I dislike Seinfeld's comedy, but that thing where he needles Larry about the question is clearly a bit (one that actually amuses me) and Larry's reaction seems more exasperated that he's the butt of the joke than embarrassed that his question was dumb.
posted by straight at 10:22 AM on January 25, 2021


"Now, Mr. Jordan, you weren't cut from the Bulls roster, is that correct?" is a hilarious question even if it's completely justifiable for orienting the audience.
posted by straight at 10:29 AM on January 25, 2021 [1 favorite]


I didn't get why he was on CNN. Morning shows, AM radio, those are places I could easily see him fitting in.
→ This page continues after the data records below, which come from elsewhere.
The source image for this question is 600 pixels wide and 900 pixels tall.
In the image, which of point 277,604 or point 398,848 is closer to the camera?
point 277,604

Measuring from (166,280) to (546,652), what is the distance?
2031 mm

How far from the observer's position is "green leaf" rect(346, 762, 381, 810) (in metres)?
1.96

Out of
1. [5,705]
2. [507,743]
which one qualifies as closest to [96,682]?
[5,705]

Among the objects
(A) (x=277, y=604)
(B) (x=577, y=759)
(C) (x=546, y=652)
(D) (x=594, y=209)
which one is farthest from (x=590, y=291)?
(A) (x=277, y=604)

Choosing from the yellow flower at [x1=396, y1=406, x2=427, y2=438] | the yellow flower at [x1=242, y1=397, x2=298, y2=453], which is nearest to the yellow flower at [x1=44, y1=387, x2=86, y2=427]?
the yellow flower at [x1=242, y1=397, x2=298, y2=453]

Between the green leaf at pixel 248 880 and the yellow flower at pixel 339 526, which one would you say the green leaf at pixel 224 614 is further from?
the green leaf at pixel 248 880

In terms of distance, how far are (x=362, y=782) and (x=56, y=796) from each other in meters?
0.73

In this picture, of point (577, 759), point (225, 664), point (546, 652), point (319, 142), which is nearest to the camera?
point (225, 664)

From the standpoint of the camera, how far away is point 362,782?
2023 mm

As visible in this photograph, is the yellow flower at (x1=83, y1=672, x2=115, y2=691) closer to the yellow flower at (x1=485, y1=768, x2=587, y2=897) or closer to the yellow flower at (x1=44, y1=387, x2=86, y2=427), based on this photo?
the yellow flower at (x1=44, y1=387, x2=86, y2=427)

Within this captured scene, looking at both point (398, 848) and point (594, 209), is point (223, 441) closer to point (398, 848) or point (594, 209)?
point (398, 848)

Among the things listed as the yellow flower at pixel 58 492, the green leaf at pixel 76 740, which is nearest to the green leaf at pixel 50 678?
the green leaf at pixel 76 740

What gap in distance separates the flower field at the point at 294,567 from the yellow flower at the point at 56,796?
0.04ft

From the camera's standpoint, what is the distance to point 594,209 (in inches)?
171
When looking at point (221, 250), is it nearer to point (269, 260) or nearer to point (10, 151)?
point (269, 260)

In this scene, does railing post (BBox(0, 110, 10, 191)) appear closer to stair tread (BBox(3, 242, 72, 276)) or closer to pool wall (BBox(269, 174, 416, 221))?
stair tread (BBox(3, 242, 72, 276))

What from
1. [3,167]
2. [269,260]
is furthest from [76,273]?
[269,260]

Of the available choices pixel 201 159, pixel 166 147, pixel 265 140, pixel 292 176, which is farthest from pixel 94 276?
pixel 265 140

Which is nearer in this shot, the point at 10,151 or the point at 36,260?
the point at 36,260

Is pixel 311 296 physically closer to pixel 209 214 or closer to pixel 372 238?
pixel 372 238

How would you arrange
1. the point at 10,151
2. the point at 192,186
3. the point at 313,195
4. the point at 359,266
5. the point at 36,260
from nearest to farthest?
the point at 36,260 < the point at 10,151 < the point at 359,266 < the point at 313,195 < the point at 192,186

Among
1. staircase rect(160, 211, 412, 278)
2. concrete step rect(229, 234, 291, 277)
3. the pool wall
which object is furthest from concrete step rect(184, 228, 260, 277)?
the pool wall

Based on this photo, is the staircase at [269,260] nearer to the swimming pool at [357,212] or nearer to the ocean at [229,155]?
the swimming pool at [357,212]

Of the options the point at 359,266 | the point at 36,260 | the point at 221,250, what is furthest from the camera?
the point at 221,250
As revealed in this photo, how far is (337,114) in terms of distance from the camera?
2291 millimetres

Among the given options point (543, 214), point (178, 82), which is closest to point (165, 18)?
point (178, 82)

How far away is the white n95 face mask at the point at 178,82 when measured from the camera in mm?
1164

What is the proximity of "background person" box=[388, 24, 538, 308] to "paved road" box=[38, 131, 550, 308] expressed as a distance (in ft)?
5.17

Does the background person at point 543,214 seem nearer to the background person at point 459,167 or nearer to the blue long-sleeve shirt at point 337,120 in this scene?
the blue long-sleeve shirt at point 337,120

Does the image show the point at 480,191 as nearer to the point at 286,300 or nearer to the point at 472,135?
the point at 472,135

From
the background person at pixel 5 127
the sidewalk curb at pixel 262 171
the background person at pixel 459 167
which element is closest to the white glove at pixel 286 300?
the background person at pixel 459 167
I liked his voice, and he was able to get everybody who was anybody to appear. But why is he on CNN in primetime when Terry Gross is doing actual researched interviews on NPR to a tiny fraction of the audience?
posted by wnissen at 2:44 PM on January 25, 2021 [1 favorite]


I dislike Seinfeld's comedy, but that thing where he needles Larry about the question is clearly a bit (one that actually amuses me) and Larry's reaction seems more exasperated that he's the butt of the joke than embarrassed that his question was dumb.

I watched the clip the other day and I agree with this. Seinfeld has that look on his face like Kramer just said something absurd to him.